Ouais. Poète, bohème (autant dire : fêtard) et aussi... ultra-marathonien.
Courir. Cette activité qui, pour beaucoup, n’est qu’une mode passagère, une fièvre éphémère qui, comme tant d’autres, apparaît et disparaît avec la légèreté d’un souffle. Cependant, pour certains d'entre nous, courir est un rituel, une affirmation de la vie, une tentative farouche de nous accrocher à la vitalité qui bat encore dans nos veines. Ce n’est pas simplement maintenir une forme physique, mais une manière de résister au temps et, au fond, la seule façon d’affronter ces démons qui nous poursuivent en silence. Maintenant, mon prochain défi : les 100 kms de la Somme, le championnat national de France d'ultra-distance, où je cherche à être sur le podium, mais aussi à briser tous les records établis par mes compatriotes vénézuéliens dans cette catégorie.
Et c'est que ces 100 kms ne sont pas seulement une épreuve de force physique, c'est aussi une descente dans l'abîme de l'être, où chaque foulée arrache des couches de peau, révélant une vérité nue : ce que nous sommes face à l'immensité de l'humain. Courir cette distance, ce n'est pas simplement bouger les jambes, c'est plonger dans les recoins les plus sombres de l'âme, naviguant entre ombres et lumières, à la recherche de quelque chose de plus profond qui transcende l'existence elle-même.
Qu'est-ce que courir ? Cette question me hante, résonnant dans mon esprit comme un écho interminable. Cela peut sembler aussi absurde que le mythe de Sisyphe, poussant une roche au sommet d'une montagne juste pour la voir retomber encore et encore. Mais dans cet absurde, dans ce mouvement constant, il y a un sens caché, une beauté que seuls ceux qui osent franchir le seuil de la douleur parviennent à comprendre. Et c'est là, lorsque le corps devient un simple outil, qu'émerge une vérité fondamentale : l'esprit qui l'habite, celui qui se révèle à chaque kilomètre parcouru.
Je me souviens des mots de Nietzsche, qui décrivait l’homme comme un pont entre ce que nous sommes et ce que nous pouvons devenir. À chaque pas, je lutte contre ces voix qui me disent d’arrêter, d’abandonner. Mais dans cette bataille, quelque chose de nouveau se forge : une clarté féroce, une sorte de vérité indéniable qui ne se révèle que dans l'épuisement extrême, à ce moment où je cesse d'être qui je suis pour devenir quelque chose de plus, quelque chose qui transcende le banal.

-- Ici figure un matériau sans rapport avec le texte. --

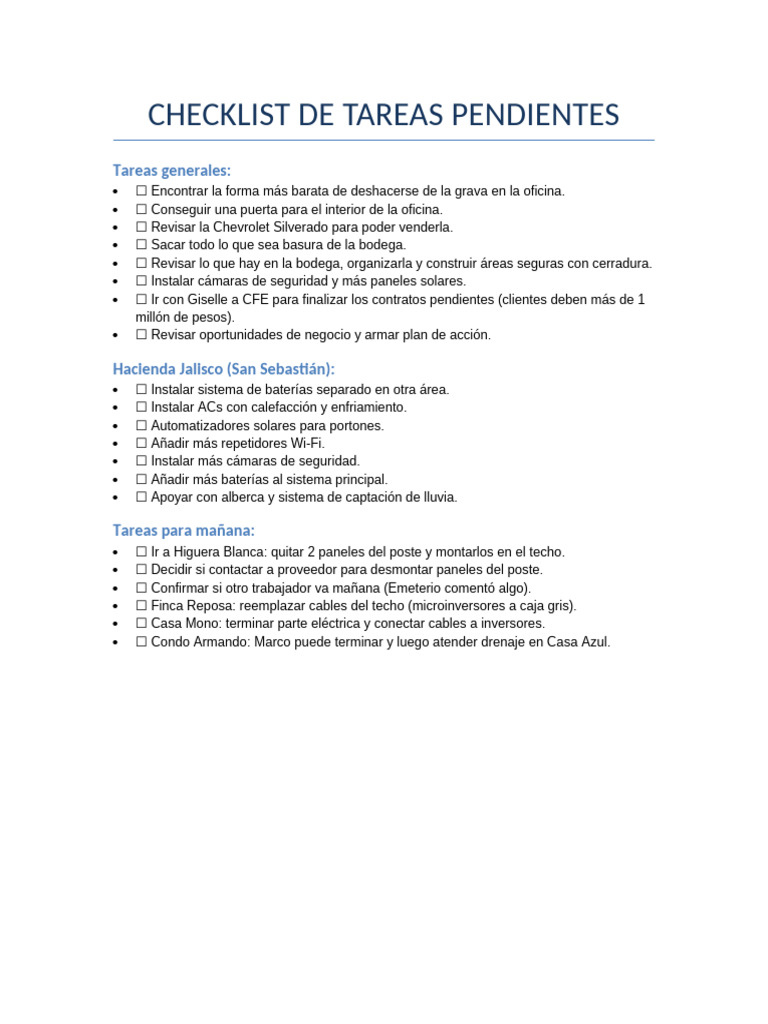 CHECKLIST DE TAREAS PENDIENTES

Tareas generales:
• ☐ Encontrar la forma más barata de deshacerse de la grava en la oficina.
• ☐ Conseguir una puerta para el interior de la oficina.
• ☐ Revisar la Chevrolet Silverado para poder venderla.
• ☐ Sacar todo lo que sea basura de la bodega.
• ☐ Revisar lo que hay en la bodega, organizarla y construir áreas seguras con cerradura.
• ☐ Instalar cámaras de seguridad y más paneles solares.
• ☐ Ir con Giselle a CFE para finalizar los contratos pendientes (clientes deben más de 1 millón de pesos).
• ☐ Revisar oportunidades de negocio y armar plan de acción.

Hacienda Jalisco (San Sebastián):
• ☐ Instalar sistema de baterías separado en otra área.
• ☐ Instalar ACs con calefacción y enfriamiento.
• ☐ Automatizadores solares para portones.
• ☐ Añadir más repetidores Wi-Fi.
• ☐ Instalar más cámaras de seguridad.
• ☐ Añadir más baterías al sistema principal.
• ☐ Apoyar con alberca y sistema de captación de lluvia.

Tareas para mañana:
• ☐ Ir a Higuera Blanca: quitar 2 paneles del poste y montarlos en el techo.
• ☐ Decidir si contactar a proveedor para desmontar paneles del poste.
• ☐ Confirmar si otro trabajador va mañana (Emeterio comentó algo).
• ☐ Finca Reposa: reemplazar cables del techo (microinversores a caja gris).
• ☐ Casa Mono: terminar parte eléctrica y conectar cables a inversores.
• ☐ Condo Armando: Marco puede terminar y luego atender drenaje en Casa Azul.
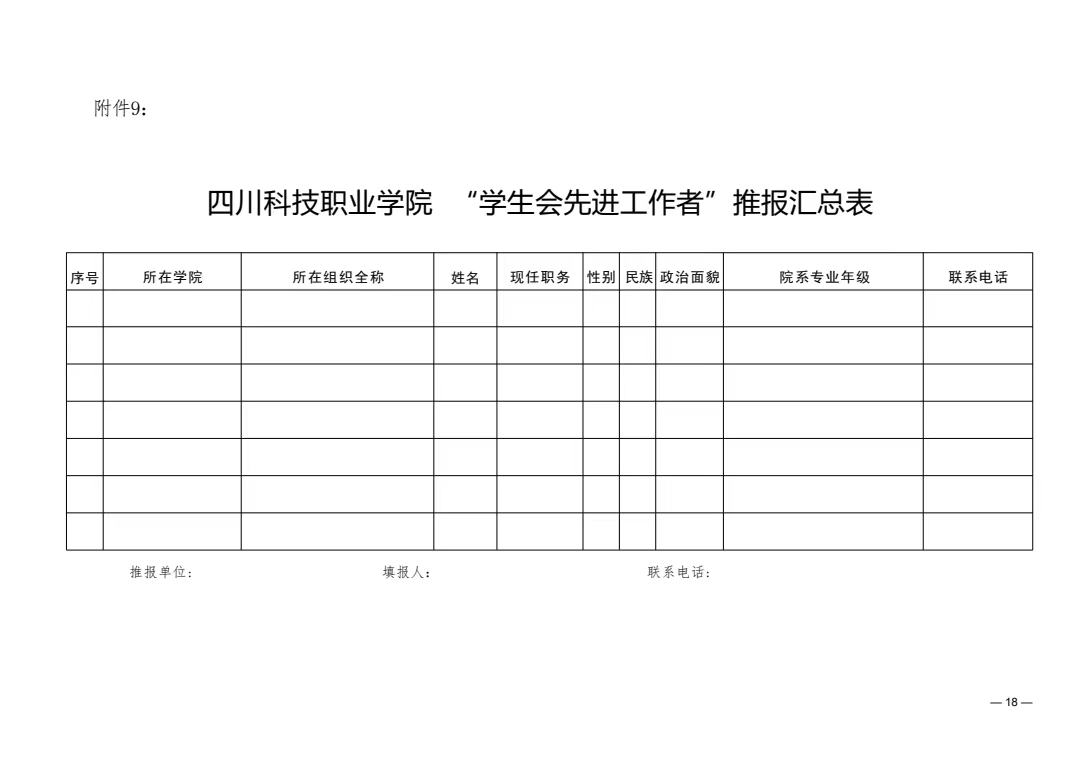 附件9：

四川科技职业学院 “学生会先进工作者”推报汇总表

| 序号 | 所在学院 | 所在组织全称 | 姓名 | 现任职务 | 性别 | 民族 | 政治面貌 | 院系专业年级 | 联系电话 |
|---|---|---|---|---|---|---|---|---|---|
| | | | | | | | | | |
| | | | | | | | | | |
| | | | | | | | | | |
| | | | | | | | | | |
| | | | | | | | | | |
| | | | | | | | | | |
| | | | | | | | | | |

推报单位： 填报人： 联系电话：

— 18 —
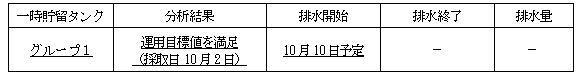 | 一時貯留タンク | 分析結果 | 排水開始 | 排水終了 | 排水量 |
|---|---|---|---|---|
| グループ1 | 運用目標値を満足 (採取日 10月2日) | 10月10日予定 | － | － |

Et courir, comme disait Haruki Murakami, est une forme de méditation. Dans ces kilomètres qui semblent interminables, le temps perd son sens, le passé et le futur se dissolvent, et il ne reste que le présent. Chaque pas est un acte de foi, un murmure de l’univers qui m'invite à continuer, à résister. Car au milieu de la souffrance, comme l’affirmait Simone Weil, se trouve la vérité. Et c’est là, dans la course, que je trouve cette vérité : dans la douleur, dans l’épuisement, dans le choix conscient de continuer malgré tout.
Courir les 100 kms de la Somme est plus qu'un défi physique : c’est une odyssée philosophique, un voyage au cœur de l’être. Comme l’écrivait Rainer Maria Rilke : "Tu dois changer ta vie". Et courir m’a changé, continue de me changer. Je ne suis plus le même que celui qui a commencé ce voyage. Chaque kilomètre parcouru est un pas vers une compréhension plus profonde de ce que signifie être en vie, de ce que signifie être humain.
En fin de compte, ce défi ne concerne pas une victoire extérieure. Ce n'est pas la gloire que je recherche. Ce que je recherche est en moi. Courir est un acte d'héroïsme, non pas au sens classique, mais au sens le plus intime : l'affrontement avec soi-même, la conquête de ses propres ombres. Courir les 100 kilomètres n'est pas simplement atteindre une ligne d'arrivée ; c'est un voyage vers l'essence même de l'existence.
Et ainsi, à chaque foulée, je me rapproche de cette étincelle divine qui ne se révèle qu'à ceux qui osent dépasser leurs propres limites.